Dozens of people were reported to be trapped in the rubble of several hotels and a mall in the small city of Palu, 1,500 km (930 miles) northeast of Jakarta, with hundreds more feared buried in landslides that engulfed villages.
“Grieve for the people of Central Sulawesi, we all grieve together,” President Joko Widodo said on Twitter late on Sunday.
Most of the confirmed deaths were in Palu, a city of 379,000 people, where authorities were preparing a mass grave to bury some of the dead as soon as they were identified.
But, nearly three days after the quake, the extent of the disaster has yet to be made clear with authorities bracing for the death toll to climb sharply – perhaps into the thousands – as connections with remote areas up and down the coast are restored.

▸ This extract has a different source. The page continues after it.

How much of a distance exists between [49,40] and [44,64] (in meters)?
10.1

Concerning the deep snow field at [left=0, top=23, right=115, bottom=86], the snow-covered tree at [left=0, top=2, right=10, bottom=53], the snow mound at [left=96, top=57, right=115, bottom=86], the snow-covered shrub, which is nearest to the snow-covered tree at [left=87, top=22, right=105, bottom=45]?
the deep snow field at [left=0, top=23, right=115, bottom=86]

Mr Widodo visited a devastated housing complex on Sunday and called for patience.
Footage of the ruined city of Palu showed a crumpled mess of houses, cars and trees mashed together, with rooftops and roads split asunder.
The state energy company said it was airlifting in 4,000 litres of fuel to help with the rescue effort, while the state logistics agency said it was preparing to send hundreds of tonnes of rice.
Finance Minister Sri Mulyani Indrawati said the government had allocated 560 billion rupiah ($37.58 million) for disaster recovery, media reported.
Sutopo Purwo Nugroho, spokesman for the National Disaster Mitigation Agency, told reporters on Sunday none of Indonesia’s tsunami buoys, one type of instrument used to detect the waves, had been operating since 2012. He blamed a fall-off in funding.
The head of Indonesia’s investment board said on Twitter Widodo had agreed to accept international help and he would coordinate private sector help from around the world.
Neighbours including Australia, Thailand and China have offered help while the European Union announced 1.5 million euros ($1.74 million) in immediate aid.